Rows from a spatial reasoning dataset
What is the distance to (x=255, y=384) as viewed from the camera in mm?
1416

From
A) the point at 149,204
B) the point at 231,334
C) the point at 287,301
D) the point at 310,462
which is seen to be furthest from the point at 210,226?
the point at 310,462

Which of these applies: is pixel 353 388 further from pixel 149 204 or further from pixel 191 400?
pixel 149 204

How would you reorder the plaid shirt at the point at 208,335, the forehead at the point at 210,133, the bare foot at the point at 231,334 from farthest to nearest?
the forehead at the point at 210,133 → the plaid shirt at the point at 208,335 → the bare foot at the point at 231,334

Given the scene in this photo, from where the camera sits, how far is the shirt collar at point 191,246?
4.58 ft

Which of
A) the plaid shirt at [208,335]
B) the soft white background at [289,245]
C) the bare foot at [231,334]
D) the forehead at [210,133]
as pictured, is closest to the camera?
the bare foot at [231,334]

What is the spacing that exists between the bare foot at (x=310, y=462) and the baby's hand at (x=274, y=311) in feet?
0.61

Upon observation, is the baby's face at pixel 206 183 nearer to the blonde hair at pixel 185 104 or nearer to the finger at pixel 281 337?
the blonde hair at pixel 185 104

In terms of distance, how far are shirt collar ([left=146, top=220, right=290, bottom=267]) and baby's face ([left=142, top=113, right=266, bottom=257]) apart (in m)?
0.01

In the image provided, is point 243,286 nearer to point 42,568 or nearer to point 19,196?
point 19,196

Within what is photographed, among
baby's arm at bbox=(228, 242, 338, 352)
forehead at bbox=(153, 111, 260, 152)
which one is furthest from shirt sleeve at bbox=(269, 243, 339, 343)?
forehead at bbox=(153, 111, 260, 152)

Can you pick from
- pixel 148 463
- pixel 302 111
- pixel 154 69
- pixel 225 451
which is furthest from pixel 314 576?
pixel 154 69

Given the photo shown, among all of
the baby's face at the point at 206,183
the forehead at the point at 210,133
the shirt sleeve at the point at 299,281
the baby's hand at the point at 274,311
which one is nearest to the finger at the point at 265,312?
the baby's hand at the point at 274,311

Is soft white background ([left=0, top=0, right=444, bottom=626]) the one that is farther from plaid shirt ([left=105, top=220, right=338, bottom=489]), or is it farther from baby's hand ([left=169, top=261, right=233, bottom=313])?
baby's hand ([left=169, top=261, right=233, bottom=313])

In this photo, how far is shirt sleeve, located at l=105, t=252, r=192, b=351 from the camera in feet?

_Work required_
Copy the records from the start through the line containing "the forehead at the point at 210,133 →", substituting "arrange" for "reorder" and keeping everything else the same.

_Expected answer_
What is the distance to (x=255, y=384) as viewed from the camera in mm?
1416

From
A) the point at 149,204
B) the point at 231,334
C) the point at 287,301
D) the point at 310,462
which is seen to be furthest from the point at 210,226?
the point at 310,462

Which of these applies: is pixel 353 388 further from pixel 149 204 or further from pixel 191 400?
pixel 149 204

How would you arrange the plaid shirt at the point at 208,335, the forehead at the point at 210,133, the bare foot at the point at 231,334 from farthest to nearest?
the forehead at the point at 210,133 → the plaid shirt at the point at 208,335 → the bare foot at the point at 231,334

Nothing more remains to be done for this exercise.